Rechtbank Arnhem
Sector civiel recht
Zaak-/rolnummer: 92965 / KG ZA 02-705
Datum vonnis: 7 augustus 2003
R.K. PAROCHIE VAN DE HEILIGE DOMINICUS,
gevestigd te [adres]
eiseres in conventie bij dagvaarding van 19 november 2002,
verweerster in reconventie,
procureur mr. W.J.G.M. van den Broek,
advocaat mr. S.W. Vos te [adres]
X,
wonende te [adres]
gedaagde in conventie,
eiser in reconventie,
verschenen in persoon.
Partijen worden hierna genoemd: respectievelijk de parochie en X.
Het verloop van de procedure
De parochie heeft X ter terechtzitting in kort geding op vier december 2002, doen dagvaarden en gevorderd als weergegeven in de dagvaarding. X heeft ter terechtzitting op 4 december 2002 geconcludeerd tot weigering van de gevorderde voorzieningen en tevens een vordering in reconventie ingesteld. De parochie heeft geconcludeerd tot weigering van de in reconventie gevorderde voorzieningen. Partijen hebben vervolgens hun standpunten toegelicht en daarbij producties in het geding gebracht. De voorzieningenrechter heeft daarna met instemming van partijen de zaak doorverwezen naar het Project Mediation van deze rechtbank, om partijen in de gelegenheid te stellen met behulp van een mediator hun geschil op te lossen. De verdere behandeling van de zaak in kort geding is vervolgens aangehouden, in afwachting van de uitkomst van de mediation (bemiddeling). De bemiddelingspoging is niet geslaagd. Partijen hebben ook onderling geen oplossing gevonden. Ter terechtzitting op 24 juli 2003 heeft een verdere mondelinge behandeling van de zaak in kort geding plaatsgehad, waarin partijen over en weer hun vorderingen handhaven en concluderen tot weigering van het over en weer gevorderde. Partijen hebben hun standpunten vervolgens nader toegelicht en daarbij producties in het geding gebracht. Ten slotte hebben partijen vonnis gevraagd.

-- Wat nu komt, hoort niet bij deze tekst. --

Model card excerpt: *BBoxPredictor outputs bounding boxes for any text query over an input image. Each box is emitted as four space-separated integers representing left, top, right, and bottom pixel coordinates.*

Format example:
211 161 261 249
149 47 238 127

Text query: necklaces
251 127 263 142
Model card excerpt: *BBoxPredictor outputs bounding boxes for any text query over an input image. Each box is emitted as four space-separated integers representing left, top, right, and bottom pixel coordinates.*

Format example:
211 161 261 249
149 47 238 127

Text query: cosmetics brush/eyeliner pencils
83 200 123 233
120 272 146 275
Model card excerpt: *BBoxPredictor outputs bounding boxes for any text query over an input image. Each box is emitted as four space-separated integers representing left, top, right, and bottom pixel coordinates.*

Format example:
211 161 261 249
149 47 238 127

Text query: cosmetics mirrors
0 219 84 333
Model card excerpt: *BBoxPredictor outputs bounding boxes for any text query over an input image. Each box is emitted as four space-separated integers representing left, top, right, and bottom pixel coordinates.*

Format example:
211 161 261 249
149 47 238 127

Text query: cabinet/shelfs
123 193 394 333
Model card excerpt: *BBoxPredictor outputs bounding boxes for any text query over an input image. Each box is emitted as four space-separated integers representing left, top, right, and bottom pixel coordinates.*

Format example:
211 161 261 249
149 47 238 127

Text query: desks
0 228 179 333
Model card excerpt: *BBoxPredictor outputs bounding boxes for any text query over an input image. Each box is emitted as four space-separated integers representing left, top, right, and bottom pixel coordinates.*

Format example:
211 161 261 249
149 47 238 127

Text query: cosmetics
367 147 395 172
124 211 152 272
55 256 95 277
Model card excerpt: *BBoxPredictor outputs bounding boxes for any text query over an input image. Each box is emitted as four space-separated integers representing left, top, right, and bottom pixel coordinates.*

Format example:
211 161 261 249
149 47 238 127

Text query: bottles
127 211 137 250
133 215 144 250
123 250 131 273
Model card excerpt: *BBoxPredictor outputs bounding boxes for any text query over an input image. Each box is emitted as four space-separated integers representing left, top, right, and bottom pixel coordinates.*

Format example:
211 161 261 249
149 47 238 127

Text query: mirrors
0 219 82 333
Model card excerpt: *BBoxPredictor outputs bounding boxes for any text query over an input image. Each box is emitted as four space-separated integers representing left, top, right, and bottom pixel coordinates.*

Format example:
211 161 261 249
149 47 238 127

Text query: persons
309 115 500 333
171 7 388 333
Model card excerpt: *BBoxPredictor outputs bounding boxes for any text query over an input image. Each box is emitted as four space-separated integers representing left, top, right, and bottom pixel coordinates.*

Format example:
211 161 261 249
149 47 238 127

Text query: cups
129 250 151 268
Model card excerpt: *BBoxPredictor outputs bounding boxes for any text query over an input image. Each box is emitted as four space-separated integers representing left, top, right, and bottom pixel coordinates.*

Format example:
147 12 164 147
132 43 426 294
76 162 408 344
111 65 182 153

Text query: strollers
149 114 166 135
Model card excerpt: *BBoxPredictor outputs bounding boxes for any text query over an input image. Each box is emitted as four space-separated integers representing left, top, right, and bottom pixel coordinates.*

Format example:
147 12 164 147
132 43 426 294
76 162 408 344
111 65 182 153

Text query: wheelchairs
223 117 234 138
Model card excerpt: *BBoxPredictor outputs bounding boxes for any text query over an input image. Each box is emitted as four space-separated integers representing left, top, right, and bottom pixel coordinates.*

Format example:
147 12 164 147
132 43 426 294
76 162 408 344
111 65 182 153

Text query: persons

1. Na levering bij notariële akte van 6 maart 2000 door de parochie aan hem, heeft X de eigendom verworven van het parochiegebouw (De Witsenburgh) met garage, gelegen aan de Professor Molkenboerstraat en de Groenewoudseweg te Nijmegen -hierna (ook) te noemen, respectievelijk: het parochiegebouw en de garage-. In de notariële leveringsakte staat onder andere vermeld:
“5. De feitelijke levering van het verkochte vindt heden plaats voor zover nodig ontruimd -behoudens de tussen verkoopster en koper gesloten huurovereenkomsten-.”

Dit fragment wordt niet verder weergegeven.